Surgery to remove the tumour is a common and primary approach for GI NETs where possible. Surgeons strive to remove the tumour while preserving healthy tissue, whenever feasible. The specific surgical technique employed depends on the tumour’s location and extent.
In cases of advanced GI NETs or when surgery alone is not sufficient, targeted therapies may be considered, for example, PRRT or oral therapies. These therapies aim to interfere with the mechanisms that drive tumour growth. Targeted treatments can be tailored to the tumour’s unique characteristics.
Depending on the individual characteristics of the GI NET and its stage, other medical interventions, such as somatostatin analogs and chemotherapy, can be explored. These therapies can help control hormone secretion and manage symptoms associated with certain types of GI NETs.
Radiation therapy may be used in select cases to target and shrink GI NETs. This approach is often employed when surgical removal is challenging due to the tumour’s location or if there is residual disease following surgery.
It’s important to note that the treatment plan for GI NETs is highly personalised, and decisions are made in consultation with a medical oncologist or a multidisciplinary team of specialists.
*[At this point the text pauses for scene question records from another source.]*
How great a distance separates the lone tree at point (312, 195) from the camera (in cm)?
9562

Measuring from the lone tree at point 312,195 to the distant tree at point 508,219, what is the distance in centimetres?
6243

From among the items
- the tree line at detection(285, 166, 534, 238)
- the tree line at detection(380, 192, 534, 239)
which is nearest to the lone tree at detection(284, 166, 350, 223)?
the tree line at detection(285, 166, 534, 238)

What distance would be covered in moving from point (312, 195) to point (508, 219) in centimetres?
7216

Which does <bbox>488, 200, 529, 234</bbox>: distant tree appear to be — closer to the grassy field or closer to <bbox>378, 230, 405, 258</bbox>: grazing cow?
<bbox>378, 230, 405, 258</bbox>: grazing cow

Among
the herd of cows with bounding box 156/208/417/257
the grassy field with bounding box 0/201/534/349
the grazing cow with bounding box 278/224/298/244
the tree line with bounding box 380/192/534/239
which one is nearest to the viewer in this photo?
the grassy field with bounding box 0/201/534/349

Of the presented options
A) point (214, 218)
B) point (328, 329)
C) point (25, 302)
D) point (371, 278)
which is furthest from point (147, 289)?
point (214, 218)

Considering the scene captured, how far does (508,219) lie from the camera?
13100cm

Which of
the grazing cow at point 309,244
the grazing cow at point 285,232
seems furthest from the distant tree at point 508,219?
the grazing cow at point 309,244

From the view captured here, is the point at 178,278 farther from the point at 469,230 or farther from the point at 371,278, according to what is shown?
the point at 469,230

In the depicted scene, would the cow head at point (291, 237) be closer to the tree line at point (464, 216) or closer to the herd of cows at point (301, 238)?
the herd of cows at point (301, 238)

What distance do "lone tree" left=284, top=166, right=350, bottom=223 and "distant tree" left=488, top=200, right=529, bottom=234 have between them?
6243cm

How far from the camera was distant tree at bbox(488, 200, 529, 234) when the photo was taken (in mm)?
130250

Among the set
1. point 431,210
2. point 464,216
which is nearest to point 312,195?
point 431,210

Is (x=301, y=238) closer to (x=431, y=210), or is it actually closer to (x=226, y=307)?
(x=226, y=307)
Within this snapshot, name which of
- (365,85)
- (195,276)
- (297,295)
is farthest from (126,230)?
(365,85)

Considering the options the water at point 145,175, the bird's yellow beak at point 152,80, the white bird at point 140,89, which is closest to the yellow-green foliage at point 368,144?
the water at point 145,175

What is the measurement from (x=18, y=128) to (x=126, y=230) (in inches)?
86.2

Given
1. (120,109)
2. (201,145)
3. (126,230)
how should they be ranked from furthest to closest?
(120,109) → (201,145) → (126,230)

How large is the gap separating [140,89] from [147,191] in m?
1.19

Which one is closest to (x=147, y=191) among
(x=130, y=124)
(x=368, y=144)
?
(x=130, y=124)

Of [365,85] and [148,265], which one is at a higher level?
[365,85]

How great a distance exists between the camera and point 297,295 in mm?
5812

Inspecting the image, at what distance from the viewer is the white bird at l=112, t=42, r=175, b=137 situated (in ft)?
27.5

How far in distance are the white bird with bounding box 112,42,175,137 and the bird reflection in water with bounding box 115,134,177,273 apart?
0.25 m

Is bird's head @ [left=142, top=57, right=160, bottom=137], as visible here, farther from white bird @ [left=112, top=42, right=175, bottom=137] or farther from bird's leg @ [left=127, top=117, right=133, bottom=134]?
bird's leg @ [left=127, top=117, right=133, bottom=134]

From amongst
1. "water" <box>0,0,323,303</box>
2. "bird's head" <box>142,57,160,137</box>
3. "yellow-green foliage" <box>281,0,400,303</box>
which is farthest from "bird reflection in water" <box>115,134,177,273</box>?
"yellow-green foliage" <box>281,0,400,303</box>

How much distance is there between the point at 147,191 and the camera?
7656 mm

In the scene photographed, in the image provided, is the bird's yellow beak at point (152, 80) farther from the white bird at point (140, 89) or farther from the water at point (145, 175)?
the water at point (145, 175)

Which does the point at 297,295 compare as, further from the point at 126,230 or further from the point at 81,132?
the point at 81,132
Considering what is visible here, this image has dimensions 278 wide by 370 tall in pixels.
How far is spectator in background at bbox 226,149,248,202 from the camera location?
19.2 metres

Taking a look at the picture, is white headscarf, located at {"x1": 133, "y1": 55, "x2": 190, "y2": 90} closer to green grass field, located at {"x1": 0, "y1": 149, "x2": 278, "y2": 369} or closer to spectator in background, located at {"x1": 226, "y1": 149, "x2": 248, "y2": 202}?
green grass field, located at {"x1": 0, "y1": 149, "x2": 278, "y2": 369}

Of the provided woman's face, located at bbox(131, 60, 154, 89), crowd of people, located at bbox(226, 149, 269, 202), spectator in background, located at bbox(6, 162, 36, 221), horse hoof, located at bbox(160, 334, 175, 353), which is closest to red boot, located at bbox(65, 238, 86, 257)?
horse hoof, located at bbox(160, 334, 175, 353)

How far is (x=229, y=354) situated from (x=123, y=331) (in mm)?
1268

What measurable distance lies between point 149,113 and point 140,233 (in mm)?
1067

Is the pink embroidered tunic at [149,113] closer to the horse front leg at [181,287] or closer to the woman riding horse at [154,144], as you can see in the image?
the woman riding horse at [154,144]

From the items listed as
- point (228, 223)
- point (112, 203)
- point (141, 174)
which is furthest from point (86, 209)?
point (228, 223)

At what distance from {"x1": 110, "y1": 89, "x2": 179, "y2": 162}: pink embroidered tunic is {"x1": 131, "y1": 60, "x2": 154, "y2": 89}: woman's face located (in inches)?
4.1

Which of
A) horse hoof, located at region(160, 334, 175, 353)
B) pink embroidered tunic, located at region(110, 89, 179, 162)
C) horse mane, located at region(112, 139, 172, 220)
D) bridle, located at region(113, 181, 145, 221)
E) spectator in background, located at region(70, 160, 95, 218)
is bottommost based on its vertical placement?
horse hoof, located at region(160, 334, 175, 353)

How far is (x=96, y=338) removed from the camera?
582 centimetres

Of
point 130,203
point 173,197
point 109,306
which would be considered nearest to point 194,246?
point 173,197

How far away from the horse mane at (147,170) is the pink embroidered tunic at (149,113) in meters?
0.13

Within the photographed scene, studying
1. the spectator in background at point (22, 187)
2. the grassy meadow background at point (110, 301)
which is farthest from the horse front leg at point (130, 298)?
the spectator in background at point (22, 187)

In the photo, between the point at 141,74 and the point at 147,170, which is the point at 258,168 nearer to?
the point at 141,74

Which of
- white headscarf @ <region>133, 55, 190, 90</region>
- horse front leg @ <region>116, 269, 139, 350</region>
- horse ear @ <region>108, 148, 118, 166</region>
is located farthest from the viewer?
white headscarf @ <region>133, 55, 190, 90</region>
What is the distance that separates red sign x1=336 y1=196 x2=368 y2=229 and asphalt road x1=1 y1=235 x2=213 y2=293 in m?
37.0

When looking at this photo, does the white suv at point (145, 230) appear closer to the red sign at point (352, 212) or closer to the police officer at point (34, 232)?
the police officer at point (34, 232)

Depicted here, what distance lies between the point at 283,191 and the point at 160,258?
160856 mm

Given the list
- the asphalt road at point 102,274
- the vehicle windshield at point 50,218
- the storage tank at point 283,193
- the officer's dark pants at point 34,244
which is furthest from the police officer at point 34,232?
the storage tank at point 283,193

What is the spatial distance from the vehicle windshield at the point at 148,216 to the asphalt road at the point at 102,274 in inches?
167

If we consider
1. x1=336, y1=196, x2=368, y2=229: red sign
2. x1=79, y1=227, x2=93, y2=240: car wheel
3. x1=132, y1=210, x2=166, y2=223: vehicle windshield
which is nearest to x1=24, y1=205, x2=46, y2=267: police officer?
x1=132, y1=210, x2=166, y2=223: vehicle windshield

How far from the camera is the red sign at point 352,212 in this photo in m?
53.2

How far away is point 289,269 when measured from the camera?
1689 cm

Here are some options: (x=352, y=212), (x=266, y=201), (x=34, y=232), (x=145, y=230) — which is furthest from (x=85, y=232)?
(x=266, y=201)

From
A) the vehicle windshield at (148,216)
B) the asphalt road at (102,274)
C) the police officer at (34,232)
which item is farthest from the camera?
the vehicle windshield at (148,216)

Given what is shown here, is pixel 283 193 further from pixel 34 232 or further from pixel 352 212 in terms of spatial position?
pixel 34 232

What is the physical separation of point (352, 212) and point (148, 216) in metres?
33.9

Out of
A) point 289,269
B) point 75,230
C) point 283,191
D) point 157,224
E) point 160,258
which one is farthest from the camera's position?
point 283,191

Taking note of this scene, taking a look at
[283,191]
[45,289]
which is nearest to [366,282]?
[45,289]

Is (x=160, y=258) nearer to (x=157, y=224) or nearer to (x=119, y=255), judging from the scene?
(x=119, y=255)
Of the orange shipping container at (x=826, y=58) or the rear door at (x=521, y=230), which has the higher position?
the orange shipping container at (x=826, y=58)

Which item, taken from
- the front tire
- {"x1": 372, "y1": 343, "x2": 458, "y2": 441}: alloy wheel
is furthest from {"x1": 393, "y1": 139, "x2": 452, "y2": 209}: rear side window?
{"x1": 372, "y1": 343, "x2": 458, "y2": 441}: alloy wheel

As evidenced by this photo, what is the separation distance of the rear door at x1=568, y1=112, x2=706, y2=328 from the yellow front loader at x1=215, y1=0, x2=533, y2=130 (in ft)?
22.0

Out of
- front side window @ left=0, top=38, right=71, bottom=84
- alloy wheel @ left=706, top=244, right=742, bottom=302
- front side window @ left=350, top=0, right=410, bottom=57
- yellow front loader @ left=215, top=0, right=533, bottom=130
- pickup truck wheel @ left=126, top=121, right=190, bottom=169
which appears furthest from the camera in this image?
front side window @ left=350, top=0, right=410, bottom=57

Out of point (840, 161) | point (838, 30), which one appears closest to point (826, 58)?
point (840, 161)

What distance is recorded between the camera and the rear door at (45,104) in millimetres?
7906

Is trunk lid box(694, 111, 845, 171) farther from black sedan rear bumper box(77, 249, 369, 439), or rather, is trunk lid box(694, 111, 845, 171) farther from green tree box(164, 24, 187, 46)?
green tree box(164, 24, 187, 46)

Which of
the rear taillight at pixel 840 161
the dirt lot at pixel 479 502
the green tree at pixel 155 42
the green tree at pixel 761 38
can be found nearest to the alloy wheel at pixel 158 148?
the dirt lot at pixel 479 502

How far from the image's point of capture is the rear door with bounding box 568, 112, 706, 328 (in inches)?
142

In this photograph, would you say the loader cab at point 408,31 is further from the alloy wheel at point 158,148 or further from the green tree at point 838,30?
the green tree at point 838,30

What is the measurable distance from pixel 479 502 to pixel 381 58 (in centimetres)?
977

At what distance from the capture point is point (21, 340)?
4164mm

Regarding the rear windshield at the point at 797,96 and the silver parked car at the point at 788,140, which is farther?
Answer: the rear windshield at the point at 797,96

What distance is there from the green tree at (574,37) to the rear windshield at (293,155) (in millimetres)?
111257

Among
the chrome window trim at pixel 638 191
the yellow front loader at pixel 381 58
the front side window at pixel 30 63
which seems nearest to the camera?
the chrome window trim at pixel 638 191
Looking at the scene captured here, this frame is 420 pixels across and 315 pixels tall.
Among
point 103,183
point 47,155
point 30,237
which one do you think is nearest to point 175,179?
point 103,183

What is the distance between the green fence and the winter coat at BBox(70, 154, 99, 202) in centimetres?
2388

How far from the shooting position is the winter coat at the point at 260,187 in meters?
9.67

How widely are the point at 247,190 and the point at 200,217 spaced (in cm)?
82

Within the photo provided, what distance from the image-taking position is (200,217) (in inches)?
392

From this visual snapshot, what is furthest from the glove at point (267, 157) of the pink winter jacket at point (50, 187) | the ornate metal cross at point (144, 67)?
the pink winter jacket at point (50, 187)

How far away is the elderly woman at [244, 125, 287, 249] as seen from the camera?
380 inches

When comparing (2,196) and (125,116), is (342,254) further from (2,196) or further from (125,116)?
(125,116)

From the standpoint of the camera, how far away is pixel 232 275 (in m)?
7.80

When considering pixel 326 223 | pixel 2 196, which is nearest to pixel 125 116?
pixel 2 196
Treatment choices take into account factors such as the tumour’s biology, grade, stage and the patient’s overall health.
Gastrointestinal Neuroendocrine Tumours (GI NETs) present a unique challenge in the realm of gastrointestinal cancer. Early detection and a tailored treatment approach are crucial for managing these tumours effectively. Medical advancements continue to shape the landscape of GI NETs treatment, offering hope for improved outcomes and quality of life for those affected.